• TASK TO CARRY OUT: In the data that follows, count the lines where "macaque" appears, and write only the number.
[[ RECORDS FOR PROCESSING, beginning ]]
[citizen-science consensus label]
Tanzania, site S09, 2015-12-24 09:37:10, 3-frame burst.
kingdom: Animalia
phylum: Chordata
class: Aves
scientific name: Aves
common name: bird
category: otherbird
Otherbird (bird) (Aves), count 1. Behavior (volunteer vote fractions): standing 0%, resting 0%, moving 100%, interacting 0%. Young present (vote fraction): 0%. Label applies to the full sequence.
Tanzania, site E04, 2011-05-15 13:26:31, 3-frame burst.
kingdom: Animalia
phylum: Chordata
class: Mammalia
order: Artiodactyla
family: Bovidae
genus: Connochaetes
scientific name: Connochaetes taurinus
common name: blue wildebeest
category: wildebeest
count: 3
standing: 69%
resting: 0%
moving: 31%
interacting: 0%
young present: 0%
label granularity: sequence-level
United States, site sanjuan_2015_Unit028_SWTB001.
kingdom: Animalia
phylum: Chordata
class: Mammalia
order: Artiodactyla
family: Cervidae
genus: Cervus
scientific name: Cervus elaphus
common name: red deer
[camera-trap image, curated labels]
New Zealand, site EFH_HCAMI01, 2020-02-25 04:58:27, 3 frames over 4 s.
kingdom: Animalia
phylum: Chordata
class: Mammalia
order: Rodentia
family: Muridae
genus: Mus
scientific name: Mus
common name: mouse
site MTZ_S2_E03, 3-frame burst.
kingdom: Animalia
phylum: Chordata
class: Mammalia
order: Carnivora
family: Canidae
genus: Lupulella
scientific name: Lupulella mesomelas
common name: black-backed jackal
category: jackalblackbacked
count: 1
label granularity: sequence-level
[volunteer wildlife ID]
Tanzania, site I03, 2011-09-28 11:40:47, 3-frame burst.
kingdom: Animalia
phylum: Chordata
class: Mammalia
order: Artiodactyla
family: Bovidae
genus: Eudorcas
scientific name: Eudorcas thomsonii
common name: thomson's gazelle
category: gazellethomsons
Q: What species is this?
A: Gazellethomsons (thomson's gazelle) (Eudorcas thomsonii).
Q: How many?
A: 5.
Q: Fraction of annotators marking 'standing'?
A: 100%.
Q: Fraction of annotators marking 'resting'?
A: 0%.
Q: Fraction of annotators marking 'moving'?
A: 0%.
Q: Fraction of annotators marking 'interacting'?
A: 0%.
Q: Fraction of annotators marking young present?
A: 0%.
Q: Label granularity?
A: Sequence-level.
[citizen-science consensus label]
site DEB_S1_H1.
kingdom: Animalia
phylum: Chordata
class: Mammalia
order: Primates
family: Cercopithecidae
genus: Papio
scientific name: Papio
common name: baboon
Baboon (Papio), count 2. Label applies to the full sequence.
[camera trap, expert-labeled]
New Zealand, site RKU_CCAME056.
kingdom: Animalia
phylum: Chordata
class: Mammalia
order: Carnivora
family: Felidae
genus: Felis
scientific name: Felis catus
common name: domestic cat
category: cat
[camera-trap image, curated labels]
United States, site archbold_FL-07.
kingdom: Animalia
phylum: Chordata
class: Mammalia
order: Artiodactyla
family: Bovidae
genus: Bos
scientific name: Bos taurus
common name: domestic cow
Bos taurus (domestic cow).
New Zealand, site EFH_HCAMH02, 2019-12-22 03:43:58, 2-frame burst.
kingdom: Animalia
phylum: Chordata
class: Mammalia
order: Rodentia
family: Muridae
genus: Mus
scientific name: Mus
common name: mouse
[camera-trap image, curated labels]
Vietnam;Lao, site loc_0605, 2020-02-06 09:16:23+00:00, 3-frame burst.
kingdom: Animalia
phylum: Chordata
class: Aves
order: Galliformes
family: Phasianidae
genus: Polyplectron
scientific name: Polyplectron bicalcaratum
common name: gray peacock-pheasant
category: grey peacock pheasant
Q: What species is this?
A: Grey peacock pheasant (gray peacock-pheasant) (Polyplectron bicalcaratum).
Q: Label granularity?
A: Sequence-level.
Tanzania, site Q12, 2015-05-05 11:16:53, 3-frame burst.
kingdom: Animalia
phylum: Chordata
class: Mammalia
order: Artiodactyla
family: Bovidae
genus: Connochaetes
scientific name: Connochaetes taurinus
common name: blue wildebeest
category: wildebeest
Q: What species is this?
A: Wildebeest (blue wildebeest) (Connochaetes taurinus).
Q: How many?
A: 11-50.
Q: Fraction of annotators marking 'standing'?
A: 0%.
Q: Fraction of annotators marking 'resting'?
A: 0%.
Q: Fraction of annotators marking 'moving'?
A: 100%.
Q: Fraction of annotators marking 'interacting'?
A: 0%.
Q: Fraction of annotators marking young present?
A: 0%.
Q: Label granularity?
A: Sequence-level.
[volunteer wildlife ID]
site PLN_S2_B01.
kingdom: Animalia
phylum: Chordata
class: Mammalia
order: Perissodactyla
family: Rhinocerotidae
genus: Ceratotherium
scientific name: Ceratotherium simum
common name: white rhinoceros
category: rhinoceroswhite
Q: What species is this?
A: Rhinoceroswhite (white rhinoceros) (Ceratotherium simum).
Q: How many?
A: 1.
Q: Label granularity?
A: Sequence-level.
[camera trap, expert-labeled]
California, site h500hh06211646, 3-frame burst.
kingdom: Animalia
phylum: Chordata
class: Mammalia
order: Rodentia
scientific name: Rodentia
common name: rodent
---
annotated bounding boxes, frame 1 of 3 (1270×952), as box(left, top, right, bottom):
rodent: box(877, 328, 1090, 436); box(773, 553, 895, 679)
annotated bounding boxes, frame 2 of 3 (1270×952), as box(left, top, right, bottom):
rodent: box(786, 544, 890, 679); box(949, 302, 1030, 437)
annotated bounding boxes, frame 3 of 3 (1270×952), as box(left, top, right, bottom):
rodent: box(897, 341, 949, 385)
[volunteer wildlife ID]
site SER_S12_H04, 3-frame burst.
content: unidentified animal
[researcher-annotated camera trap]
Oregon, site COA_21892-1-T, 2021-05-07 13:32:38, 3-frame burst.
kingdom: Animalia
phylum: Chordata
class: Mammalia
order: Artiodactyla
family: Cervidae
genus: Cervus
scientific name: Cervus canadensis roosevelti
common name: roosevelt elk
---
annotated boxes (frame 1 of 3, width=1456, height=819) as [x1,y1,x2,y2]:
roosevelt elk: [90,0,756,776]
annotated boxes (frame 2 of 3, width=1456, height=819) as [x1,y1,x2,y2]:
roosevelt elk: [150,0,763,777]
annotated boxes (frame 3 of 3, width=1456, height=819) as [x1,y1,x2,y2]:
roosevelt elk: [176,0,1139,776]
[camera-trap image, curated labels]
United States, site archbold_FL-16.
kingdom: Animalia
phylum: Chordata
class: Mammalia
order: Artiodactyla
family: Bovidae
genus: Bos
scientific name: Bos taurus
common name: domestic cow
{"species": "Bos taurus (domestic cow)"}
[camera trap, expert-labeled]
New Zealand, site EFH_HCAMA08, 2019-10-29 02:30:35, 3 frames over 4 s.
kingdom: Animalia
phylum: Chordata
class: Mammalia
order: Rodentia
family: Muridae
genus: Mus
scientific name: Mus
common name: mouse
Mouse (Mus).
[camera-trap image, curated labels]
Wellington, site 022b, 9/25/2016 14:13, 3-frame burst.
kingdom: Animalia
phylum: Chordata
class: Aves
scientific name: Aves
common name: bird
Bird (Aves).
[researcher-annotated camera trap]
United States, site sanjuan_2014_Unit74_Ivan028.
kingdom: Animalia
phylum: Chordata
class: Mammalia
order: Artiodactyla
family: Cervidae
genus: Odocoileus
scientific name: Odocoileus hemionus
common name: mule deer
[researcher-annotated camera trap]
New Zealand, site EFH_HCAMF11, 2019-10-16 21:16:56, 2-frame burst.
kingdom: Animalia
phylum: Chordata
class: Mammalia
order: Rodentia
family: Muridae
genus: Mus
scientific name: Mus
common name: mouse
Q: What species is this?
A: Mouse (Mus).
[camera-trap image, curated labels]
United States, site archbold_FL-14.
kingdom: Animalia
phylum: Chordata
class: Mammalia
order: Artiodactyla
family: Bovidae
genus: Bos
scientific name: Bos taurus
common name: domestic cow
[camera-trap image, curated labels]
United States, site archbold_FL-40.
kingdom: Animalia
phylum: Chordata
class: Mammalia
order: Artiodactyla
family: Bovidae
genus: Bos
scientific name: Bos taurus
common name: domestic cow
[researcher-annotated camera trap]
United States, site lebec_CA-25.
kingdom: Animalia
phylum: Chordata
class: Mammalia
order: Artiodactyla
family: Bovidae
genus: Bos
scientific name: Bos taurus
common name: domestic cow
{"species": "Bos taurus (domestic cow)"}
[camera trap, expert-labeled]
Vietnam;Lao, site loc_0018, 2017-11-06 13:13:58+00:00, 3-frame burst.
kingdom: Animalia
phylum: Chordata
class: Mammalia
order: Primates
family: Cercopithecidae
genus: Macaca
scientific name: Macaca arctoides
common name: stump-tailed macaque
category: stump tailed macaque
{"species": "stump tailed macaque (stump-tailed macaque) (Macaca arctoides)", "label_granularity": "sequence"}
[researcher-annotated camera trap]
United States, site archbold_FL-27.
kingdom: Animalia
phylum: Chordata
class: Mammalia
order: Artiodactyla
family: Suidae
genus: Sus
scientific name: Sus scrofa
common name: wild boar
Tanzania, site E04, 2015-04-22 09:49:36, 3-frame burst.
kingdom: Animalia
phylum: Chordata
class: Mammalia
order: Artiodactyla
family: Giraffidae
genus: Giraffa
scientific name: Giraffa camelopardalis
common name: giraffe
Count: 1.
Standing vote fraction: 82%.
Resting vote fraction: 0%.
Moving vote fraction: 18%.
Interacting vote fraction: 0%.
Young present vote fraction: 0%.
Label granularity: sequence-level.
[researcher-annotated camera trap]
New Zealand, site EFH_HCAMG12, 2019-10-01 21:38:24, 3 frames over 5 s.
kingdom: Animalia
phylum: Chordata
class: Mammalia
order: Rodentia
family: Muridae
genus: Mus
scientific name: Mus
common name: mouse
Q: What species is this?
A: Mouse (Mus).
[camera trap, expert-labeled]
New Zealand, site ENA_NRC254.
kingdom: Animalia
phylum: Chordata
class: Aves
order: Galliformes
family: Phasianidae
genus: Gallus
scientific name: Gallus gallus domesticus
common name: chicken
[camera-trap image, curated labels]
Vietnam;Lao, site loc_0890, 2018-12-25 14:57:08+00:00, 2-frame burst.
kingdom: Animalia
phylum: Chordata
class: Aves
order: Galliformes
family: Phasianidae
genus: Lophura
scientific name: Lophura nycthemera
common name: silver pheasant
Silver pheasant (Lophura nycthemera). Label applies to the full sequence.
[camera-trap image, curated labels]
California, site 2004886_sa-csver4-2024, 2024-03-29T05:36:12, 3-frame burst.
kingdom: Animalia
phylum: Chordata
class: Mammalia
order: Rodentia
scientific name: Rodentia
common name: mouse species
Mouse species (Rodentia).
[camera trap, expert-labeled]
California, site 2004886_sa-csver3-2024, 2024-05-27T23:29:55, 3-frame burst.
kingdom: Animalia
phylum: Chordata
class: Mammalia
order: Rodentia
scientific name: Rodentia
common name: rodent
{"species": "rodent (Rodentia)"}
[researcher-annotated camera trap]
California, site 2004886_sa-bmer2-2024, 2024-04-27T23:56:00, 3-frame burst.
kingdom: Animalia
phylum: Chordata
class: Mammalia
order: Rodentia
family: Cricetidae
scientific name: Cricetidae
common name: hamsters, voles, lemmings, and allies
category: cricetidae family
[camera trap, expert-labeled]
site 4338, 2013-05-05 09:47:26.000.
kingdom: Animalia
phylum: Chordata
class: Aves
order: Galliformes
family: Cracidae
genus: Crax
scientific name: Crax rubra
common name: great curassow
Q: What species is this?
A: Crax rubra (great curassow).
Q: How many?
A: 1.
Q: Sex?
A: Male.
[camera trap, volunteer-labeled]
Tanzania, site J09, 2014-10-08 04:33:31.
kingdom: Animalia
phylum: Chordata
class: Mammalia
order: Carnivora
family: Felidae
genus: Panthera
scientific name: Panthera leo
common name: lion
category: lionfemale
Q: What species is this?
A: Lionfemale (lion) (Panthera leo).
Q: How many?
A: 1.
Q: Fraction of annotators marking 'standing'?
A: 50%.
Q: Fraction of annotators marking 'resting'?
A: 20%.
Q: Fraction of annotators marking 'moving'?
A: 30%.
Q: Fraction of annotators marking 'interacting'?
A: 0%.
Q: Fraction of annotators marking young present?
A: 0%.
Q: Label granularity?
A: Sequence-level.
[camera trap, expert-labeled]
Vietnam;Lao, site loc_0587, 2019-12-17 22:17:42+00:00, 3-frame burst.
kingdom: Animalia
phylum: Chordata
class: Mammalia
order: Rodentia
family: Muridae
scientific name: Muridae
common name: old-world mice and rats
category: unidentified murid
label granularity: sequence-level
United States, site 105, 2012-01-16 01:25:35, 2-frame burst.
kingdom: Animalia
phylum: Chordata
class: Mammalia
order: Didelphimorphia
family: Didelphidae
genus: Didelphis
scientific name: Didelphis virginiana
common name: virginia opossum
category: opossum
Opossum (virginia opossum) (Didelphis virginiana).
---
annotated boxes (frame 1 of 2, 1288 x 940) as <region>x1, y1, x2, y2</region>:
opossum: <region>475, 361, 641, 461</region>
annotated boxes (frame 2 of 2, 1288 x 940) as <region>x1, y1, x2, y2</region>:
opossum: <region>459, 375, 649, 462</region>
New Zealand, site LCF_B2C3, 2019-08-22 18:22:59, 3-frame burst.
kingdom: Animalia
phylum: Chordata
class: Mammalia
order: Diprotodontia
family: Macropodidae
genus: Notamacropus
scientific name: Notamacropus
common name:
[[ RECORDS FOR PROCESSING, end ]]
• WRITTEN RESPONSE: 3